Are you sure it can be changed? I always through you couldn't change it.
 
I did on my old one and it will let me change the ethernet just not the airport
 
Here is a program you can do it with, http://www.macupdate.com/info.php/id/25729/macdaddyx
He used this one before and it worked, I know because where friends.

Ignore that. It doesn't do anything other than run ifconfig. If you can't get ifconfig working, a GUI shell isn't going to help.

To the OP:

First, be warned that MAC address spoofing is known to either break or no longer work the same way when Apple releases system updates. 10.5.5 and (IIRC) 10.5.4 both changed the procedure for spoofing your MAC address.

On my MacBook4,1 running 10.5.6:

The following will return with no error (provided that Airport is on), but will not change the address.

Code:
sudo ifconfig en1 lladdr 00:00:DD:C0:FF:EE

The following will return with no error (provided that Airport is on), but will only change the address if not associated with an access point:

Code:
sudo ifconfig en1 ether 00:00:DD:C0:FF:EE

There are a whole bunch more subtleties, but that should work for you. The whole MAC spoofing thing is a mess on OS X anyways. Different combinations of hardware and versions of OS X mean that the procedure is likely to differ from machine to machine -- so once you figure out how to do it, try to remember it ;-)
 
Ignore that. It doesn't do anything other than run ifconfig. If you can't get ifconfig working, a GUI shell isn't going to help.

To the OP:

First, be warned that MAC address spoofing is known to either break or no longer work the same way when Apple releases system updates. 10.5.5 and (IIRC) 10.5.4 both changed the procedure for spoofing your MAC address.

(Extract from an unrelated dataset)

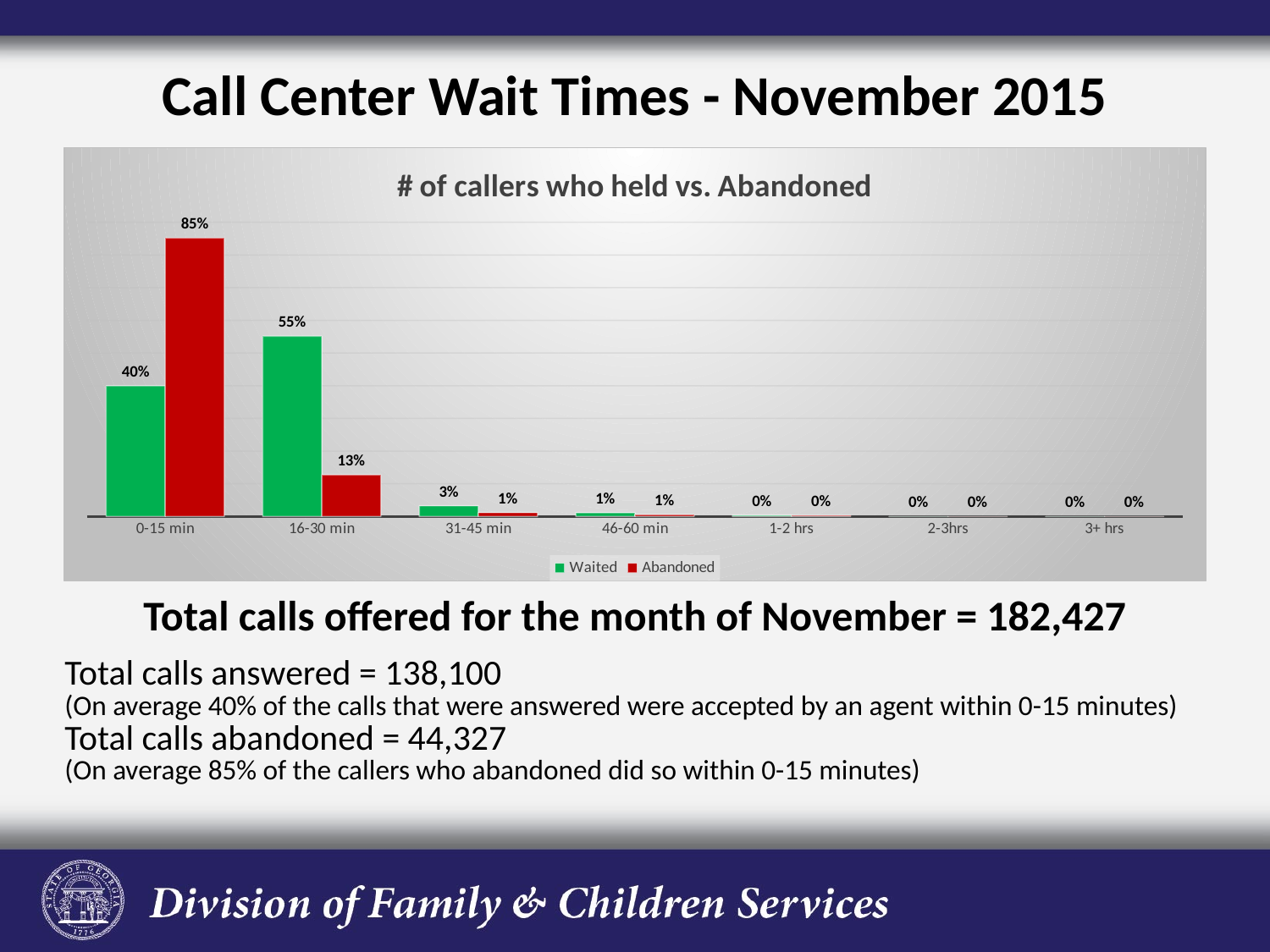
Which wait-time category has the highest Waited percentage? 16-30 min Which wait-time category has the highest Abandoned percentage? 0-15 min How many series does the legend list? 2 What is the Waited value for the 16-30 min category? 55% What is the difference between the Abandoned and Waited percentages for 0-15 min? 45% What percentage of callers waited 0-15 min? 40% What type of chart is shown on the slide? Bar chart What percentage of callers abandoned within 0-15 min? 85% How many wait-time categories are shown on the x axis? 7 What is the Abandoned value for the 16-30 min category? 13% For the 31-45 min category, which is larger: Waited or Abandoned? Waited What is the difference between the Waited and Abandoned percentages for 16-30 min? 42%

On my MacBook4,1 running 10.5.6:

The following will return with no error (provided that Airport is on), but will not change the address.

Code:
sudo ifconfig en1 lladdr 00:00:DD:C0:FF:EE

The following will return with no error (provided that Airport is on), but will only change the address if not associated with an access point:

Code:
sudo ifconfig en1 ether 00:00:DD:C0:FF:EE

There are a whole bunch more subtleties, but that should work for you. The whole MAC spoofing thing is a mess on OS X anyways. Different combinations of hardware and versions of OS X mean that the procedure is likely to differ from machine to machine -- so once you figure out how to do it, try to remember it ;-)

Yeah I know, I'm a developer so I did trouble shooting and tried both enther and lladdr. But it didn't work! I think that his airport isn't accepting it. One thing I can try for him, but unsure if it'll work, is run ifconfig at start up to see if it works when it first starts.
 
ITs very weird it only works once i have connected to a network that requires it to be changed.
 
ITs very weird it only works once i have connected to a network that requires it to be changed.

Um, sorry, but why does the network require you to spoof your MAC address?

Or are you spoofing to bypass someone's mac restrictions on their network?

Just curious, if there's a "legitimate" reason versus a "less legitimate" reason.
 
Um, sorry, but why does the network require you to spoof your MAC address?

Or are you spoofing to bypass someone's mac restrictions on their network?

Just curious, if there's a "legitimate" reason versus a "less legitimate" reason.

The only reason he wanted to spoof it is so he could use his mac at school instead of the pcs that are there.